The Jacob & Company NFT was a 3-D animation produced by the brand and inspired by its Epic SF24 travel watch, but with two added features to make it a bespoke digital creation: a tourbillon and a split-flap system displaying the names of 10 cryptocurrencies.

“Our watch NFT is a purely digital, tokenized asset that only exists in the digital space,” Benjamin Arabov, chief executive of Jacob & Company, said during a video interview on March 30 from New York.

On April 5, a day into the auction, “it got so many bidders that the platform couldn’t handle it and crashed,” Mr. Arabov said. “It went up to $3.1 million and then the whole thing came crashing down.”

The sale was restarted April 7, this time for a 24-hour period to reduce the risk of “hackers,” Mr. Arabov said. The final price was 50.74 ether, or about $100,000.

“A lot of my collector clients are intrigued by NFTs, because they are new and different,” Avery Andon, an art dealer and founder of the NFT platform ArtGrails, said in a video interview from Miami. “But NFTs will take some getting used to.”

Will watch collectors be inclined to buy digital watches pegged to a blockchain token, without ever possessing an actual watch?

“NFTs derive their value from their scarcity,” Mr. Andon said. “This Jacob & Company NFT is the only one in the world, and serious watch and NFT collectors see inherent value in that.”

And, Mr. Arabov said, “Most watch collectors keep their watches in the safe 99 percent of the time, anyway.”

Beside assurances of provenance and scarcity, the Jacob & Company NFT was sold with a bit of watch purchasing tradition: a paper certificate and a storage box fitted with a hard drive to store the NFT.

“As a watch collector myself, I love the experience of the box and papers,” Mr. Andon said. “That is why we replicated that physical experience here, except you are not getting a watch, only this very rare token.”

With more and more investors eyeing digital riches, the volume of global NFT trades surpassed $500 million in March, with $240 million in that month alone. Watch auctioneers are just getting in the game.

On April 23, Sotheby’s is scheduled to become the first major auction house to sell a watch NFT when a Ressence Spymaster comes up for sale in Hong Kong along with its NFT, a computer-generated video of the watch.

“The NFT digital video which accompanies the watch seems just the right way to emphasize its true value,” Sam Hines, Sotheby’s head of watches, said in a news release.

And on the same day, Phillips is scheduled to sell a digital artwork titled “Replicator,” by the artist Mad Dog Jones, whose real name is Michah Dowbak. The piece, listed in an online auction, is described as having the ability to reproduce itself every 28 days, resulting in seven generations of artworks.
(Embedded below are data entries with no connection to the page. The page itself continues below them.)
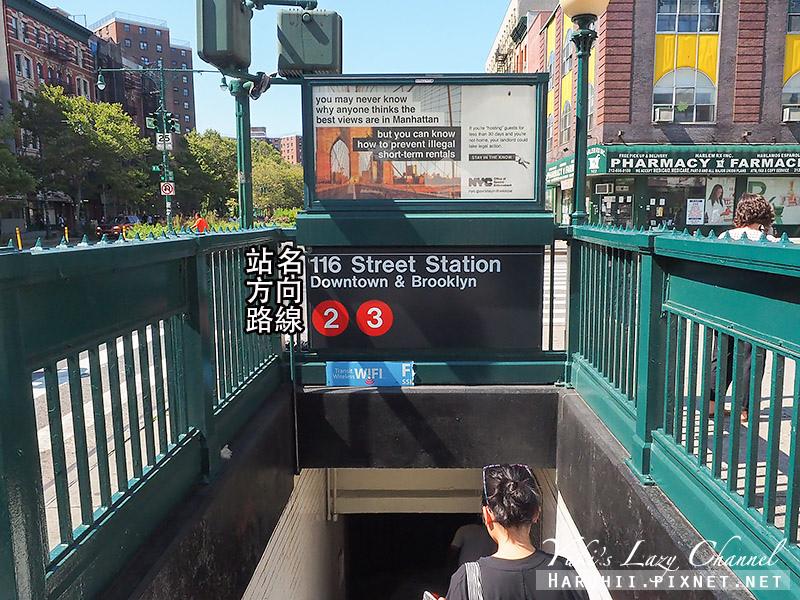 紐約交通攻略8.jpg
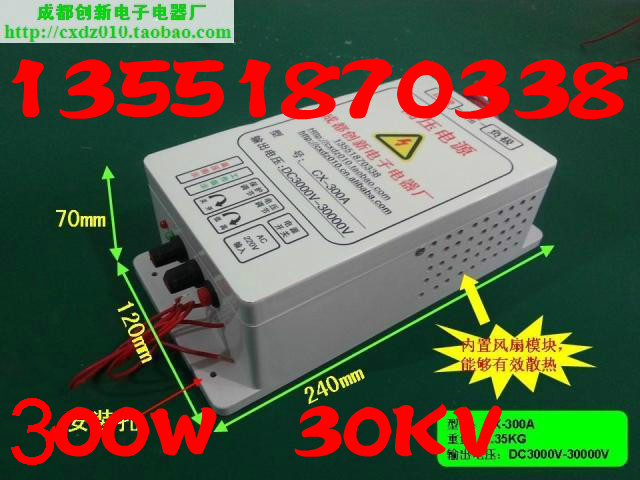 300W fume purifier power supply, high voltage power supply purifier, high voltage power supply, electrostatic precipitator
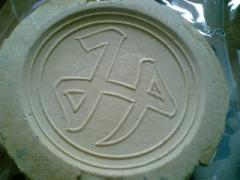 20080218192904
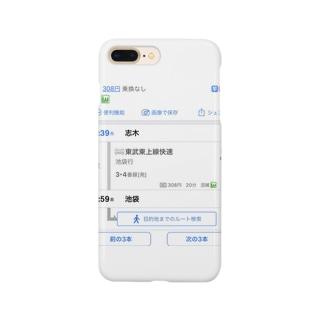 志木〜池袋間スマホケース Smartphone cases
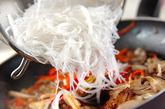春雨と豚バラ肉の中華炒めの作り方2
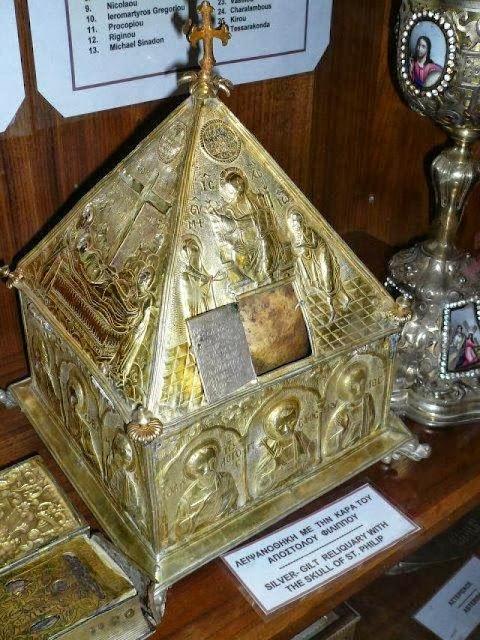 Η κάρα του Αποστόλου Φιλίππου στην Κύπρο. http://leipsanothiki.blogspot.be/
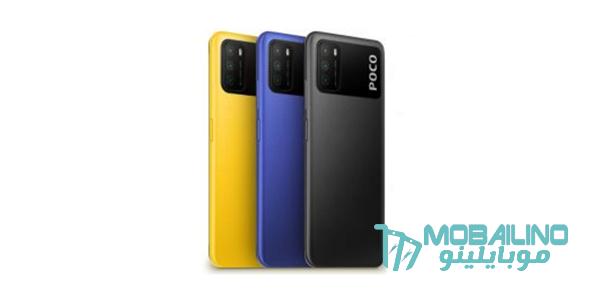 موعد نزول Xiaomi Poco M3 شاومي بوكو M3 مصر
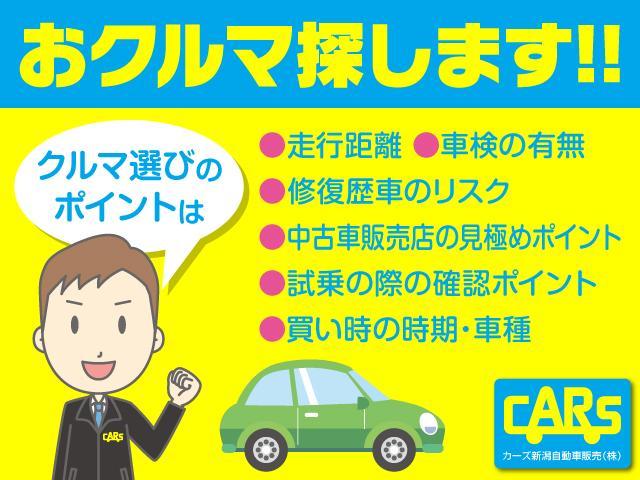 Cars カーズ新潟自動車販売(株)(1枚目)
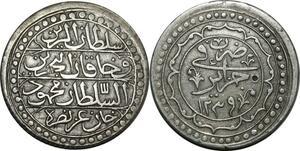 O1624 Algeria 1 Boudjou Mahmud 1239 1824 Argent Silver
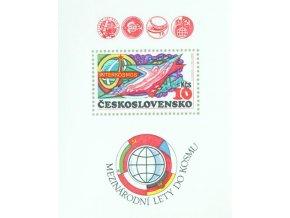 ČS 1980 / 2434 H / Interkozmos **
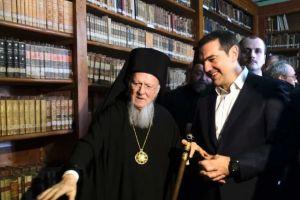 Οι ΗΠΑ στηρίζουν την επαναλειτουργία της Θεολογικής Σχολής της Χάλκης
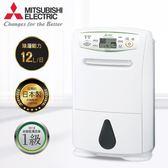 【MITSUBISHI 三菱】12公升日本原裝高效節能除濕機(MJ-E120AN-TW)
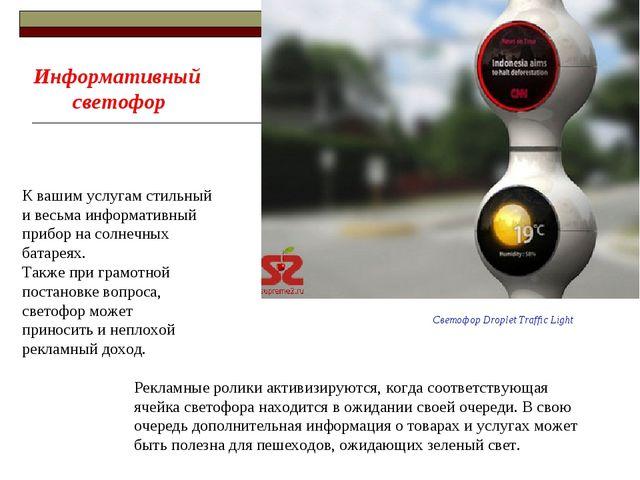 Рекламные ролики активизируются, когда соответствующая ячейка светофора наход...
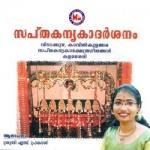 Saptha Kanyaka Darsanam songs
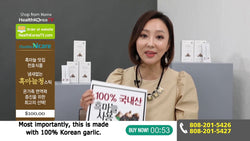 Health KoreaTV | Chunho N Care Black Garlic Extract Stick | 천호식품 흑마늘청 | Taste Good and Easy to Eat
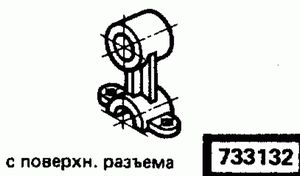 Код классификатора ЕСКД 733132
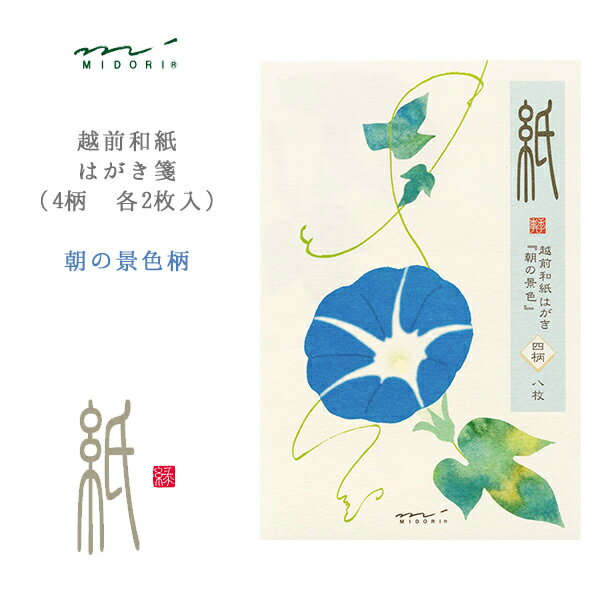 MIDORI【ミドリ】四季を楽しむ「紙」シリーズはがき箋・朝の景色柄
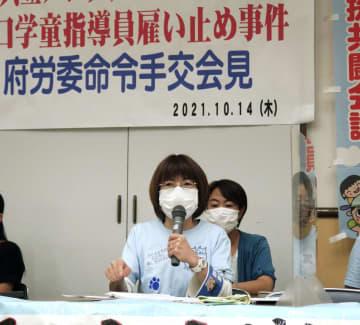 記者会見する保育指導員の水野直美さん=14日午後、大阪市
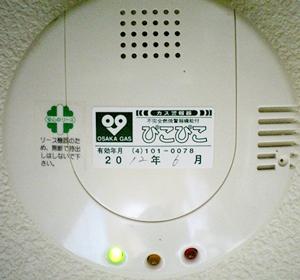 """title=""""ガス警報機「大阪ガス ぴこぴこ 101-0078型」""""alt=""""ガス警報機「大阪ガス ぴこぴこ 101-0078型」"""""""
The auction house also has been “approached to sell tokenized watches, a request we are taking very seriously,” said Arthur Touchot, head of digital strategy at Phillips, who is based in Geneva.

Whether NFTs become a watershed moment in the watch market or a bubble inflated by abstract financial schemes, only time will tell.

But Mr. Arabov of Jacob & Company said that watch NFTs would help push the limits of creativity by freeing watchmakers from material constraints. And, he said, his company already plans to present an entire NFT collection that will be “far more creative than any real-life watch” but that “will live exclusively in NFT world.”

If watch NFTs became “wearable” using augmented reality, like Gucci’s Virtual 25 sneakers, it would not be hard to imagine fans vying to own the digital version of an otherwise unattainable watch — like a Patek Philippe Nautilus or Paul Newman’s Rolex Daytona — that could be “worn” and boasted about, even if only on social media.

“This sale was to get people to pay attention to NFTs,” Mr. Arabov said. “It is not a matter of ‘if’ NFTs will have a place in watches, but ‘when,’ and that ‘when’ is now.”